Dataset entries
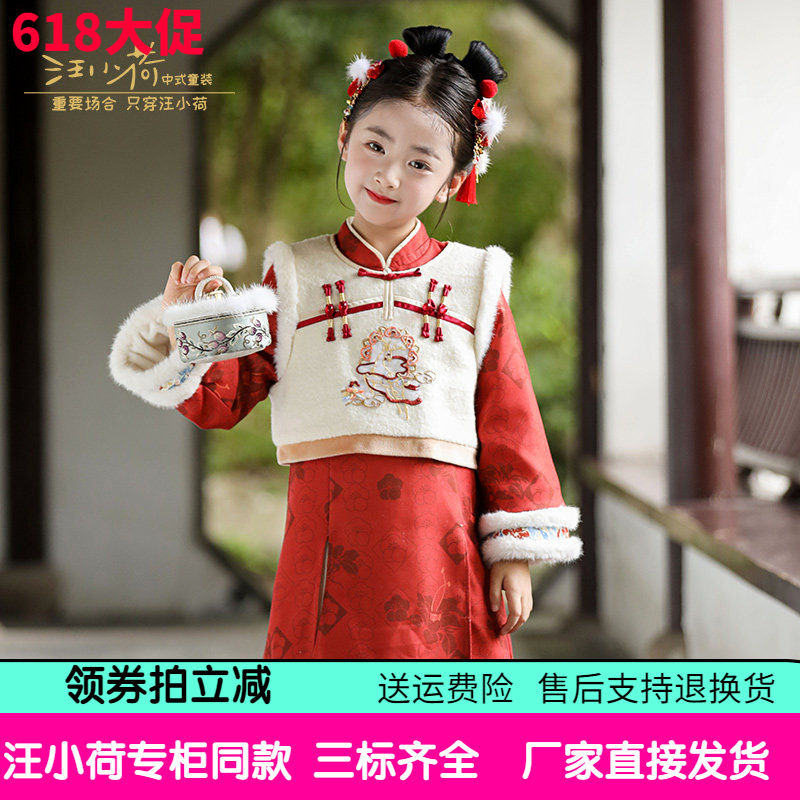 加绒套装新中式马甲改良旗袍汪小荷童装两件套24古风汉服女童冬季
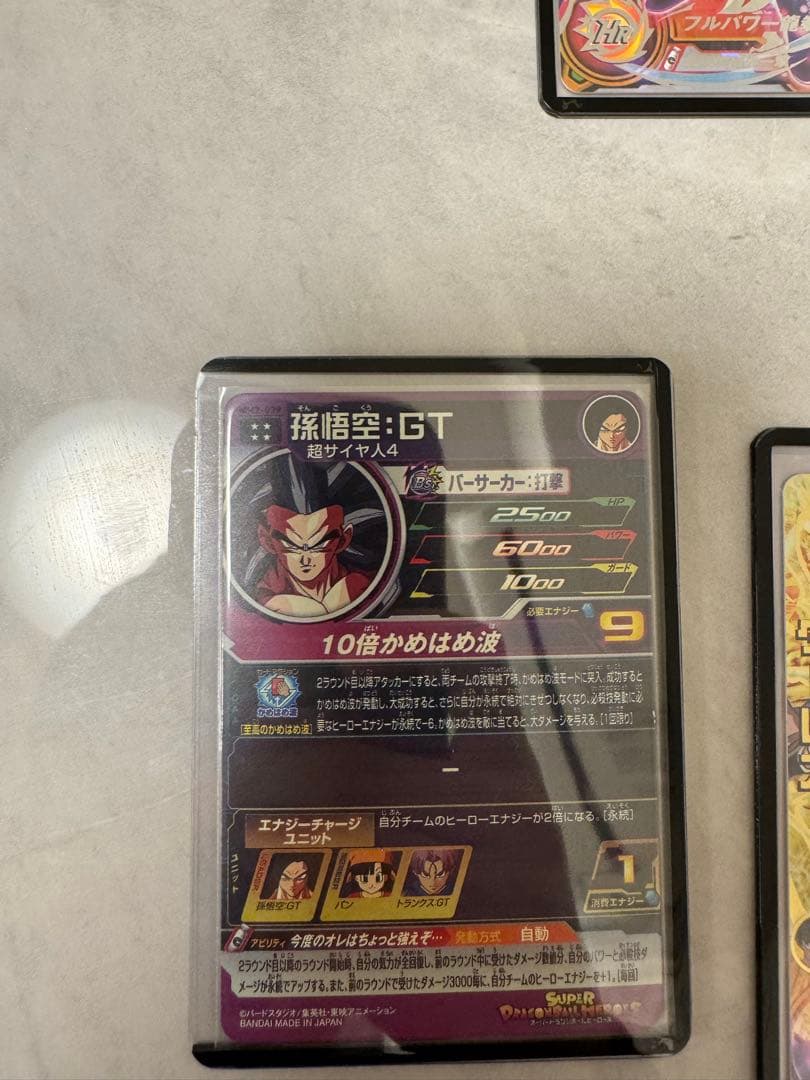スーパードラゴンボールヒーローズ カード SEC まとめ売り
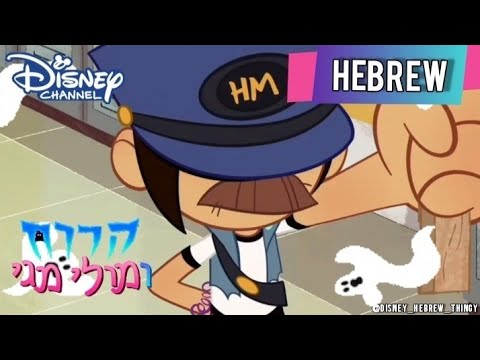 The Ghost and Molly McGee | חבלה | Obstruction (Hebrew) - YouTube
...
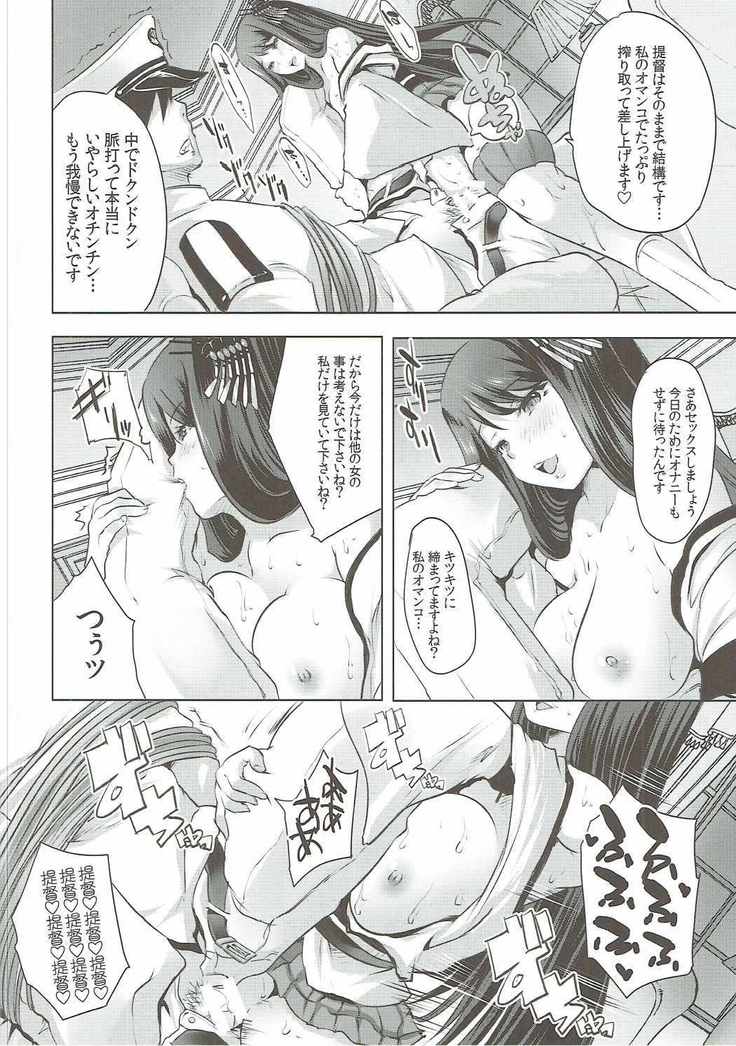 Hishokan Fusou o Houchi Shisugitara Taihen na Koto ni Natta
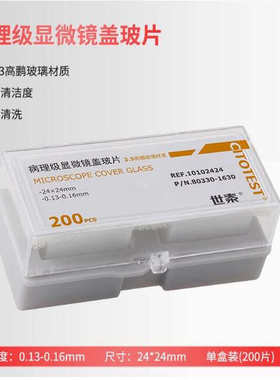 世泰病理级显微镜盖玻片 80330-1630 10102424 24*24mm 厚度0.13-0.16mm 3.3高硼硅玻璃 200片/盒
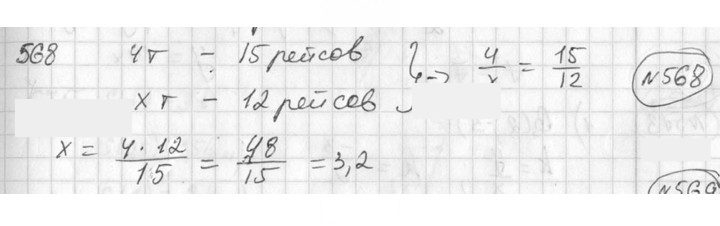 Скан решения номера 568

Instructions for the task
For the entries above, print exactly the lines between the one with "世泰病理级显微镜盖玻片 80330-1630 10102424" and the one with "Скан решения номера 568", inclusive, with no pictures.

Exercise output
 世泰病理级显微镜盖玻片 80330-1630 10102424 24*24mm 厚度0.13-0.16mm 3.3高硼硅玻璃 200片/盒
 Скан решения номера 568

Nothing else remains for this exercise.